Un tournant fut marqué lorsque les musées non juifs commencèrent à exposer des artefacts juifs. J’ignore si le Victoria and Albert Museum à Londres a rendu accessibles au public ses 25 judaïca avant l’exposition de 1887. Après la mort de Strauss, la baronne Charlotte de Rothschild acheta sa collection et en fit don à la ville de Paris, où elle fut présentée au public en 1891 au Musée de Cluny, établissement d’enseignement. La collection de judaïca des Benguiat, qui comprenait plus de 50 objets à usage synagogal et domestique, fut présentée au public en 1901 au Smithsonian National Museum à Washington D.C., les judaïca furent néanmoins repris par la suite, lorsque le musée refusa de les acheter.
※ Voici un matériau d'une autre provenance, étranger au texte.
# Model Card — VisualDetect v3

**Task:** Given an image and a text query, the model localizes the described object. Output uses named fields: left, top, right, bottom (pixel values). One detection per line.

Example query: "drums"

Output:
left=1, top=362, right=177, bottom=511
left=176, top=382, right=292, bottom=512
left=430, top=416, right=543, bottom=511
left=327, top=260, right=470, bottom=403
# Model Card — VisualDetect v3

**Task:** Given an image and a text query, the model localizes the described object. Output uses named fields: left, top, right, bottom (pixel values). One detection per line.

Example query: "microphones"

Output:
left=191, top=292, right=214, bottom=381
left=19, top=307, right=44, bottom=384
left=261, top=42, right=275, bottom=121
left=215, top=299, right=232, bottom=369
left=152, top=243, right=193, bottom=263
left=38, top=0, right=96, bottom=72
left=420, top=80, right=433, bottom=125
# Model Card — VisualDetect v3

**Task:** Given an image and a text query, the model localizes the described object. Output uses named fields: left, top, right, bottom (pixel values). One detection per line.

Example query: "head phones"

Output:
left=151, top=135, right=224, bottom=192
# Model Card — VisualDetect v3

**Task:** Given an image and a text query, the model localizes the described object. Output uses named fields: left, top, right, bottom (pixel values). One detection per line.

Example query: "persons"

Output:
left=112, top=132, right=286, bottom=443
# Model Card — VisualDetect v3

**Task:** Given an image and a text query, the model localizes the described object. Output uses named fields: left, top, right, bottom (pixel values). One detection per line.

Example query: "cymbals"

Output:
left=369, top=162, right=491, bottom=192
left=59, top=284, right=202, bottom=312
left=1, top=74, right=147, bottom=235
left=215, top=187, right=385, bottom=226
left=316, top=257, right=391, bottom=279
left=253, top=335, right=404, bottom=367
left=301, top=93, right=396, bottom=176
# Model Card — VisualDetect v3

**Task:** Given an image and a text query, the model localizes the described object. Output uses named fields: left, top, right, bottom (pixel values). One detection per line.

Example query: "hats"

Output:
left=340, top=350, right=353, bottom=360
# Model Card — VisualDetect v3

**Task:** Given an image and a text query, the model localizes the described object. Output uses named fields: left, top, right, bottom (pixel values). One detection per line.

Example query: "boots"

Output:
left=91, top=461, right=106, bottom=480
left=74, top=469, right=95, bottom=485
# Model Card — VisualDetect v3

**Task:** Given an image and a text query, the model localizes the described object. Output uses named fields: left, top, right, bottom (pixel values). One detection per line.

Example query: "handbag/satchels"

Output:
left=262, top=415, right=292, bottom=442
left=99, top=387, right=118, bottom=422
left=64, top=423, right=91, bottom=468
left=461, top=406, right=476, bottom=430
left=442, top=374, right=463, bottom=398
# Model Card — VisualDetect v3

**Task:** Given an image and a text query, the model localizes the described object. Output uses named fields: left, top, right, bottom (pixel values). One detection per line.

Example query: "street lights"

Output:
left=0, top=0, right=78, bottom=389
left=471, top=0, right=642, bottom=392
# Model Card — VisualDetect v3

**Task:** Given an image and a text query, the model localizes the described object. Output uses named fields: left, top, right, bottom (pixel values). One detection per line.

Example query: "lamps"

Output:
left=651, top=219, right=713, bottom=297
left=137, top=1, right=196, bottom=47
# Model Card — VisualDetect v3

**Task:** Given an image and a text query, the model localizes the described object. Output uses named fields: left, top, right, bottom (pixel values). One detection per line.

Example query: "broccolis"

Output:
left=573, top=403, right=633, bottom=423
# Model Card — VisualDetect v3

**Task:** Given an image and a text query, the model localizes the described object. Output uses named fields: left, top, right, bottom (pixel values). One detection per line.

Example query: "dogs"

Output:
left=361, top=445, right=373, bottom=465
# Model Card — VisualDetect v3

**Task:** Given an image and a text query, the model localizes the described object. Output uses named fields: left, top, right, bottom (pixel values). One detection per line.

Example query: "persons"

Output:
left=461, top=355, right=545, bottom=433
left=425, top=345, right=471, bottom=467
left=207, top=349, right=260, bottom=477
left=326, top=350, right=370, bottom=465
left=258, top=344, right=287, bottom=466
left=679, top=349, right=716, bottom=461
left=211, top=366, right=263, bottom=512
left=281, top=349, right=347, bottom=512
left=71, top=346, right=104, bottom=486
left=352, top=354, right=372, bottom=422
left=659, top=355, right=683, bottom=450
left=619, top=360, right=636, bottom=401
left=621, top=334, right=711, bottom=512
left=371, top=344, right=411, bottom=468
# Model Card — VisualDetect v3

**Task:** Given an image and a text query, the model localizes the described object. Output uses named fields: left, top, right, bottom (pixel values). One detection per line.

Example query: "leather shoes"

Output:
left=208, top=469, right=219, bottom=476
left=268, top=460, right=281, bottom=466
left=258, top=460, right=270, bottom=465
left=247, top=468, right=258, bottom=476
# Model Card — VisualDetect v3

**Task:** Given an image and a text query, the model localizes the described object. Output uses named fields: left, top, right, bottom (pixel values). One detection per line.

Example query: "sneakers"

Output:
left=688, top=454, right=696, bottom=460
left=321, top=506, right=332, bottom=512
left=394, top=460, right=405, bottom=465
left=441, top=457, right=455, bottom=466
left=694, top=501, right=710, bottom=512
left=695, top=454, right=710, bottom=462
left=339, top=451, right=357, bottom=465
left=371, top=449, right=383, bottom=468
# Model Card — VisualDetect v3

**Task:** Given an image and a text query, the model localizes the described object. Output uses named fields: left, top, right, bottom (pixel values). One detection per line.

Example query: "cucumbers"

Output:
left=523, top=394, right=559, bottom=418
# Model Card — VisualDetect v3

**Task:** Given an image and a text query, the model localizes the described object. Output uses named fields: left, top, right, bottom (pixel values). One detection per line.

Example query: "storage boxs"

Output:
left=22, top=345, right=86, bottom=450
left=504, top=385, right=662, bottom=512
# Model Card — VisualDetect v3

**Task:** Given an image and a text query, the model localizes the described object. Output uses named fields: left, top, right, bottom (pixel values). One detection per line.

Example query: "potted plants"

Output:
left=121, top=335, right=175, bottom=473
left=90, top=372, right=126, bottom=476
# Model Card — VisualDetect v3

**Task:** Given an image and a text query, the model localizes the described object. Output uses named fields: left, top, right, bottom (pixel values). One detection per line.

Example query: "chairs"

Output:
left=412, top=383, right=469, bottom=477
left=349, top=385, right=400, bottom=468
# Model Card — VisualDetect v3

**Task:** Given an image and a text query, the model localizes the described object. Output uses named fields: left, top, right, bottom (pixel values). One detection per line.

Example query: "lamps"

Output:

En 1902, Charles Hercules Read, qui organisa l’exposition de la collection du baron Ferdinand au British Museum, fit remarquer qu’une telle collection allait «cultiver et affiner les masses». Cette prétention snob fut l’un des objectifs de l’Exhibition of Jewish Art and Antiquities qui eut lieu en 1906 au cœur de Whitechapel, quartier londonien pauvre et surpeuplé, dans lequel habitaient la plupart des immigrants d’Europe de l’Est.
En ce qui concerne Schloss: Peu de personnes auraient vu sa collection s’il n’avait pas mis à disposition ses plus belles pièces pour les expositions anglo-juives de 1887 et 1906. Un jeune parent, qui se souvenait avoir rendu visite chez lui au patriarche qui menait une vie retirée, constata que la maison de ce dernier était remplie d’œuvres d’art; Maud Hall-Neale, qui peignit son portrait, peignit également une scène de salon victorienne avec une accumulation impressionnante d’objets d’art autour de la cheminée, sur les murs, sur les tables d’appoint et sur le panneau de cheminée. Même s’il ne s’agissait pas de la maison de Schloss, cela montre, je crois, comment il arrangeait sa collection pour son plaisir personnel.
NL: Michele, merci beaucoup pour votre aperçu des débuts de la collecte de judaïca.